------ SELECTED TEXT

Immunohistochemistry of Placenta Tissues
Formalin-fixed paraffin-embedded placental tissues were used for immunohistochemical staining of transferrin receptor-1 (TfR-1) protein. Immunohistochemistry was carried out on 5 μm thick tissue sections using rabbit anti-human transferrin receptor-1 antibody (Cat. No. 13113S; Cell Signaling Technology, Massachusetts, USA). Sections were deparaffinised in bioclear for 20 min then washed twice in ethanol. Slides were placed in a water bath containing 0.01 M sodium citrate at pH 6.0 for 30 min at 95 °C. Endogenous peroxidase activity was quenched with 3% H2O2 in DDW for 10 min. Slides were stained with 3, 3′—diaminobenzidine (DAB) as a chromogen. The primary antibody was applied at a concentration of 1:200 in 0.5% BSA and sodium azide and incubated 30 min at RT for TfR-1 staining. Anti-rabbit IgG, HRP conjugated antibody (Cat. No. 7074 V; Cell Signaling Technology, Massachusetts, USA) was applied at 1:1000 dilution for overnight incubation at 4 °C. Slides were visualized under a fluorescent microscope through 100 X objective (Olympus BX 60 fluorescence microscope, Japan) and digitized to a computer by a Grundig FA87 monochrome digital charge-coupled device camera. The images were captured at a resolution of 300 dots per inches.
Statistical Analysis
Data were expressed as mean ± SE. Statistical analysis was performed using Statistical Package for Social Sciences (SPSS) version 20.0. In order to evaluate significance level between the groups, unpaired t-test was applied and the statistical significance level (p < 0.05) was also determined using one way analysis of variance (ANOVA) followed by Tukey’s multiple comparison tests for variables such as placental ferritin expression, gestation length, infant and placental weight. The correlation between placental and serum iron status markers was evaluated using Pearson correlation assuming Gaussian distribution of population.
Results
The presented results are the part of ICMR-Anemia Task Force activity in which age-matched mild-anemic and healthy primigravid women having middle socio-economic status were longitudinally followed. The baseline anthropometric and haemodynamic characteristics of pregnant women such as mean maternal age, height, weight, BMI, blood pressure, heart rate and temperature is shown in Table 1.

------------

→ TASK STATEMENT: Continue the methods-and-results text on placental iron status in mildly anemic and healthy pregnant women, starting after its last sentence.

------ RECORD SET

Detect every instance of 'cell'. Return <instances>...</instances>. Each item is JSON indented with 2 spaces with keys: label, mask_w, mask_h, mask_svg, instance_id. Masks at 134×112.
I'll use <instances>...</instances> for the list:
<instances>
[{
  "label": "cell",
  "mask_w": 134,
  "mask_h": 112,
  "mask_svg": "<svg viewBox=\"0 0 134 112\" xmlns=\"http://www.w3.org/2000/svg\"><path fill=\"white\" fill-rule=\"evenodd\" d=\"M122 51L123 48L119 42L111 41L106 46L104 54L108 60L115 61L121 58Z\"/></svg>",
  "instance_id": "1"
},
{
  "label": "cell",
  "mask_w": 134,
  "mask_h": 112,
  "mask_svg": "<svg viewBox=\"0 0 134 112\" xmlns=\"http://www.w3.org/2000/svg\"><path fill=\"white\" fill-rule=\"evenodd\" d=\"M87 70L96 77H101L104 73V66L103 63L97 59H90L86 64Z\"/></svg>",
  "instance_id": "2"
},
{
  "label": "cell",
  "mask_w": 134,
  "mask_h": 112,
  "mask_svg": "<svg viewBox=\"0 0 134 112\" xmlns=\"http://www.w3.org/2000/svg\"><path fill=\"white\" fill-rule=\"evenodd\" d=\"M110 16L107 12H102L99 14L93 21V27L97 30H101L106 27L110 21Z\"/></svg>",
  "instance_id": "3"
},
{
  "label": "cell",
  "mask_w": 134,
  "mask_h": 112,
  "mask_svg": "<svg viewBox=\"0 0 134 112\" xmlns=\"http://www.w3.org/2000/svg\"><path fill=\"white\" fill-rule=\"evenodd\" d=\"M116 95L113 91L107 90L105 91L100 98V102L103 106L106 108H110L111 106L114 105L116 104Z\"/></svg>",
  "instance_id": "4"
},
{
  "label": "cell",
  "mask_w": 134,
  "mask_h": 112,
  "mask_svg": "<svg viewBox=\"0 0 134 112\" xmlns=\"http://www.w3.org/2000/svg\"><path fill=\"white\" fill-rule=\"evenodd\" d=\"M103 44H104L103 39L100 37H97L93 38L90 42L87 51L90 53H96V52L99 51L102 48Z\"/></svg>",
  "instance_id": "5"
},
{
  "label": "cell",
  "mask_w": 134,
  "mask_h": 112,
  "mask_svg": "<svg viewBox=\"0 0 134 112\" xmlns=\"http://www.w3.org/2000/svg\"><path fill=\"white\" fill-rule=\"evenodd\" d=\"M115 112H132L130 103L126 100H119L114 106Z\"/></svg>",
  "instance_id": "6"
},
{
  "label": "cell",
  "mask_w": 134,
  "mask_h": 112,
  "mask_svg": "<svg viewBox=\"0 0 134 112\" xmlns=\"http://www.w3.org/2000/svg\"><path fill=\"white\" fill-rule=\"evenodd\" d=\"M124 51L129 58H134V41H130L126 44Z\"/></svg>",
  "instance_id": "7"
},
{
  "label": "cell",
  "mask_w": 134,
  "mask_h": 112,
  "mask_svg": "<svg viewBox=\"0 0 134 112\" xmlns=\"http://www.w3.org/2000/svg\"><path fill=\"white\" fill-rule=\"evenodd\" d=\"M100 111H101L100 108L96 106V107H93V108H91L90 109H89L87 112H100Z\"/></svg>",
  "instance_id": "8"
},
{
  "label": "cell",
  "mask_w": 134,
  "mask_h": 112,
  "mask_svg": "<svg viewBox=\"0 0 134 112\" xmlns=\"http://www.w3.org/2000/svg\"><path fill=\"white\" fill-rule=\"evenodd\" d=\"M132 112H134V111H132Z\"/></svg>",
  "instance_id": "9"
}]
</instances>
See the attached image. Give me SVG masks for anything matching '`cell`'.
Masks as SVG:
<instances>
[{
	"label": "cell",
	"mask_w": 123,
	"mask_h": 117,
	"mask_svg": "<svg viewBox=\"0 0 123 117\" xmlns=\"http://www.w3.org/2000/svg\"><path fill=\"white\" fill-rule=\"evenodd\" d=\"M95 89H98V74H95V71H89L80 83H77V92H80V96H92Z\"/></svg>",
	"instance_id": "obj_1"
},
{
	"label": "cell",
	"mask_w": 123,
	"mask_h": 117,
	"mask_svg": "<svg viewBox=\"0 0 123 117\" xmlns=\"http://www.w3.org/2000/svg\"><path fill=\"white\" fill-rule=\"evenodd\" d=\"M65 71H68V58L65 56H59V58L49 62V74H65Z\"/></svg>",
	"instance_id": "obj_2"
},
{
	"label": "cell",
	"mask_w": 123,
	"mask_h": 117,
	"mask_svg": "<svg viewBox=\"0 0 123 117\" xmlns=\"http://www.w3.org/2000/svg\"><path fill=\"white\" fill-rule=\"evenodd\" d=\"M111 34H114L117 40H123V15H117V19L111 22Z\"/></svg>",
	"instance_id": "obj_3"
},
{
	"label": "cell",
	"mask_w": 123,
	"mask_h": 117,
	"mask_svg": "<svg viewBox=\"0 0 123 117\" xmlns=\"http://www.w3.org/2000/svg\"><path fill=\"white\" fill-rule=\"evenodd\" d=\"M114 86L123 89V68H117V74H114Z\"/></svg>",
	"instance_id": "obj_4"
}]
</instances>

------------

→ WRITTEN ANSWER:
The haematological indicators of anemic and non-anemic pregnant women are described in Table 2. During anemic pregnancy, third trimester Hb levels decreased significantly in WISG when compared with DISG (p ≤ 0.01). Further when compared with DISG, third trimester Hct (p ≤ 0.05) and reticulocyte count (p ≤ 0.05) was also significantly lower in WISG of anemic pregnant women despite having significantly higher second trimester Hct (p ≤ 0.05) in WISG. There was no significant difference observed in MCV and MCH levels between the supplementation groups of anemic and non-anemic pregnant women (Table 2).
Indicators of iron status and inflammation during pregnancy are shown in Table 3 which revealed that non-anemic pregnancy in DISG had elevated serum ferritin levels at six weeks postpartum (p ≤ 0.0001), higher serum iron levels (p ≤ 0.05) and significantly lower serum sTfR levels (p ≤ 0.01) at third trimester of pregnancy when compared with WISG. Inflammatory markers HsCRP (p ≤ 0.05) and stress hormone cortisol levels (p ≤ 0.01) were significantly different between the two supplementation groups during second trimester of pregnancy in non-anemic pregnant women. On the other hand, weekly IFA supplementation in anemic pregnancy resulted in significantly higher levels of sTfR (p ≤ 0.01) at six weeks postpartum, although rest of other iron makers were non-significant different in anemic pregnant women (Table 3). Despite the alterations in haematological and iron status markers, the gestational length, infant weight and placental weight were comparable between the supplementation groups in anemic and non-anemic pregnant women (Table 4).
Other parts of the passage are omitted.